NVIDIA Performance Tools Explorer

Advanced Application Profiling Techniques

This section focuses on specific Nsight Systems techniques for in-depth analysis of application performance, covering GPU hardware-level metrics and Python application behavior to uncover complex bottlenecks.

GPU Hardware Profiling with Nsight Systems

What it is: Utilizing Nsight Systems to collect detailed GPU hardware performance counters and metrics. This goes beyond API call tracing to understand how the application is actually utilizing the GPU's architectural components.

Key Use Cases:

Identifying if an application is truly GPU-bound by examining SM (Streaming Multiprocessor) occupancy and activity, Tensor Core usage, and other execution unit statuses.
Understanding GPU memory bandwidth utilization (device memory, L1/L2 cache).
Diagnosing GPU stalls related to memory latency, instruction fetching, or execution dependencies within kernels.
Correlating periods of high/low GPU hardware activity with specific CUDA kernels or graphics API calls on the timeline.

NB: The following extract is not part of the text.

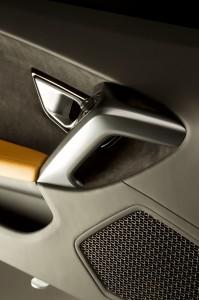 http---image.motortrend.com-f-roadtests-exotic-1312_2015_lamborghini_huracan_first_look-59412176-2015-Lamborghini-Huracan-speaker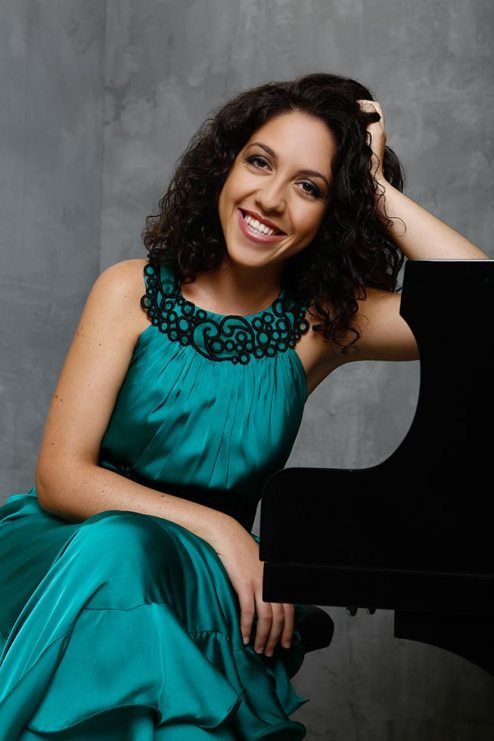 Beatrice Rana (source: www.beatriceranapiano.com; © Marie Staggat)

Core Benefit: Provides a deeper understanding of application-GPU hardware interaction, revealing opportunities for optimization by modifying kernel code, launch parameters, or data access patterns. It helps answer "why" a GPU is performing a certain way.

Note: Collecting detailed GPU metrics can introduce higher profiling overhead compared to API tracing alone. Choose metrics and frequency wisely.

After Nsight Systems with GPU metrics helps identify problematic kernels or GPU activity patterns, NVIDIA Nsight Compute is typically used for an even more granular, microarchitectural analysis of those individual CUDA kernels.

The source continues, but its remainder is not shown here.